For the last seven months, I worked with several clients to help them develop their writing skills, craft blog posts, create social media content, and pitch articles – all while I was falling deeper and deeper into the depths of my own dark hole of writer’s block.

Here’s a glimpse into my wordless world:

Me: “OK. Today, I’m going to write. I will write EVERY day for at least an hour, and it’s going to be awesome.”
While in the shower lathering my hair: Words are freely flowing through my mind. I mean, I’ve practically written out the entire blog post in my head. All I have to do is sit down and type it up. I think, “OK. I’ve got this!”
Sitting down at my laptop I think: Where oh where did those words go? Vanished. I have nothing to say, nothing to write. What the crap am I doing with my life?
The rest the day: I spend the remaining part of the day writing for my clients and not myself: “Why can’t I do this for my own work? Dammit.”

Then it starts over with me going to bed promising myself, tomorrow will be the day, that I finally write again.

Countless blog posts and business projects have been sucked into this black hole such as:

29 Things I Learned From My 29th Year
Death’s Ability to Transform
Why Work/Life Balance Doesn’t Actually Exist

…along many more.

I’ve learned a lot during this process. We start these negative cycles, and they feel nearly impossible to break. Nearly. What I know now is that we are our own source of biggest resistance, but it can be challenging to recognize this when we are in the thick of it.

And that’s where I was…in the thick of it all.

2013 was by far the hardest year of my life. It wore me down, beat me up, and spit me out so often, that I felt as if there was nothing left inside. I started to question EVERYTHING. Life, death, love, what I was doing, and my purpose.

Here I was, planning my dream wedding, traveling the world, and getting to do the work I loved in amazing places like the jungles of Costa Rica. I was living the life Eric and I had worked so hard to create, and yet, I felt miserable. I was lacking purpose. I felt a deep sense of loss of connection to myself and the world around me.

Then, sometime last fall, I came across this Rumi quote: “What you seek is seeking you.”

When I read those words, I felt things shift. It has since become a daily mantra for me. I often go through the day with this quote running through my mind on repeat.

“What you seek is seeking you. What you seek is seeking you. What you seek is seeking you.”

At the moment where I felt the most lost in my life, this quote calmed me. I could almost imagine those things I was seeking – inner peace, self-love, fulfillment, acceptance, a sense of being grounded, the words to express my voice – were all out there seeking me as much as I was desperately searching for them. I truly believed at that point, if I pushed forward, I would convene with them somewhere along this crazy journey.

So that’s what I did. I kept on keepin’ on. I worked with my clients, brainstormed like a crazy woman, had meetings with potential partners, had fun, and took time for myself. All while feeling totally lost, confused, and frankly paralyzed with fear. I didn’t know what else to do, but at least a small part of me believed, that I would eventually figure it out. If I just kept on going.

And then one day, something did happen.

In early January, shortly after my 30th birthday, I woke up with a deep sense of peace. Something felt like it had shifted. The questions I had been asking myself for months about how I wanted to work, and how the various pieces of the puzzle of my life would fit together, finally made sense.
********
**Task list**:
A) Reproduce the passage of the writer's block essay between "Countless blog posts" and "thick of it all.", inclusive.
B) In the writer's block essay, what Rumi quote did the writer come across sometime last fall?
C) Write what comes next in the writer's block essay, picking up after its final sentence.
The lines after this point are separate from the writer's block essay.

**Supplied entries**:
********
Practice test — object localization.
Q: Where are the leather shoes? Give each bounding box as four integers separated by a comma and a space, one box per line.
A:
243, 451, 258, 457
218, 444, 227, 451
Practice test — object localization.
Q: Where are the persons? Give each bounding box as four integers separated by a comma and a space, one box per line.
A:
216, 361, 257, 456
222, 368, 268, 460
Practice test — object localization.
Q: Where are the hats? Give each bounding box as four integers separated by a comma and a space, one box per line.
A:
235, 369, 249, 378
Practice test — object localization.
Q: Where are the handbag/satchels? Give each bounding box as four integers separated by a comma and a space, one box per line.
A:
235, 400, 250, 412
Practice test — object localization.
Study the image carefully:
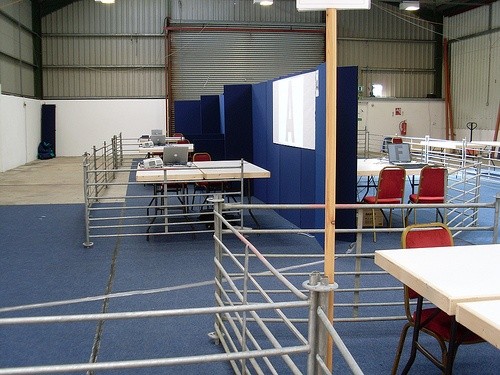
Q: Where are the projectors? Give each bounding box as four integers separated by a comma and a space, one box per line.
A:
142, 135, 149, 139
142, 141, 154, 147
144, 157, 163, 167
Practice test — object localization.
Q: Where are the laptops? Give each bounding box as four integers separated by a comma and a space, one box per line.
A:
162, 146, 189, 165
386, 143, 411, 164
150, 136, 166, 146
152, 130, 162, 135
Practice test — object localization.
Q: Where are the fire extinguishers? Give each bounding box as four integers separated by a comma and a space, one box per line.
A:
399, 119, 407, 137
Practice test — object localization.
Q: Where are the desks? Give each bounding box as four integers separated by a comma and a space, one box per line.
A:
137, 143, 194, 187
471, 141, 500, 171
357, 159, 447, 233
455, 299, 500, 351
374, 244, 500, 375
136, 159, 271, 241
420, 140, 485, 178
137, 137, 185, 159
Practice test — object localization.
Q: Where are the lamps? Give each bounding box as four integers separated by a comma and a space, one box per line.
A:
399, 1, 420, 11
253, 0, 273, 6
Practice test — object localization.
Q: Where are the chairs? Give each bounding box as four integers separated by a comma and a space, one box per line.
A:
364, 166, 406, 243
406, 164, 448, 225
390, 222, 487, 375
154, 132, 212, 211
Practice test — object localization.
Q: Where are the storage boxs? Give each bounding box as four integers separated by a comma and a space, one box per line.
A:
363, 208, 384, 227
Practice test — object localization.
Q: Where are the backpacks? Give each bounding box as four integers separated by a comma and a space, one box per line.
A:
38, 141, 54, 159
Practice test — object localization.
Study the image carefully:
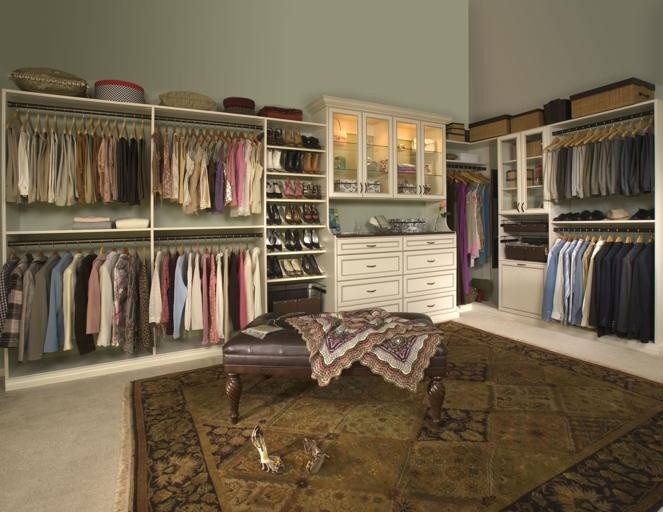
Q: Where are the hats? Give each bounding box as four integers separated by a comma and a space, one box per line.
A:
605, 208, 631, 220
********
**In response**:
A)
Countless blog posts and business projects have been sucked into this black hole such as:

29 Things I Learned From My 29th Year
Death’s Ability to Transform
Why Work/Life Balance Doesn’t Actually Exist

…along many more.

I’ve learned a lot during this process. We start these negative cycles, and they feel nearly impossible to break. Nearly. What I know now is that we are our own source of biggest resistance, but it can be challenging to recognize this when we are in the thick of it.

And that’s where I was…in the thick of it all.

B) "What you seek is seeking you."

C)
Now, things haven’t just been smooth sailing since then. There have been painful moments of doubt and anxiety. (Because we will never be 100% free from these two things; we just learn how to navigate them better.)  However, for the first time in a long time, I felt like, “Yes. I can make this happen!”

Maybe Rumi knew a little something after all.

The only thing, I still couldn’t find the words I wanted to write. Which became, well, kind of a huge problem, since all of my plans and current projects revolve around exactly that.

And then I was reminded that most good writing (if not all) happens with multiple drafts. So what the heck I told myself, “It’s only a first draft. Just start.” The greatest novels in the world took drafts upon drafts to write. But you can’t start without the first draft. If you want to write a blog post, you just need to start.

No matter what you are doing in life, whether you are plotting big changes, moving, starting a business, or writing, you just have to start.

So this blog post is me beginning my next phase. The phase where I make my passion-filled, purpose driven plans a reality. One where I’m writing, even when I don’t feel like I have the words to say what I mean. I’m taking action, even when I’m full of self-doubt. Because a first draft is just that. You can always change it, add to it, delete it, start over, and bring in others to help you. But you can’t create what you are seeking to create without it.

The creative process is hard. Building something is hard. Change is hard. You won’t find a single person who has done something extraordinary who hasn’t struggled, faced tremendous roadblocks, and failed a few times to get where they are.

So keep going. I challenge you to join me in starting that first draft, whatever it is. And remember: “What you seek is seeking you.”

And for goodness sake, it’s only a first draft!

In the comments, please tell me all about what you are starting in your own life!

P.S. – This blog post is not a first draft. It is a product of multiple revisions and Eric’s edits.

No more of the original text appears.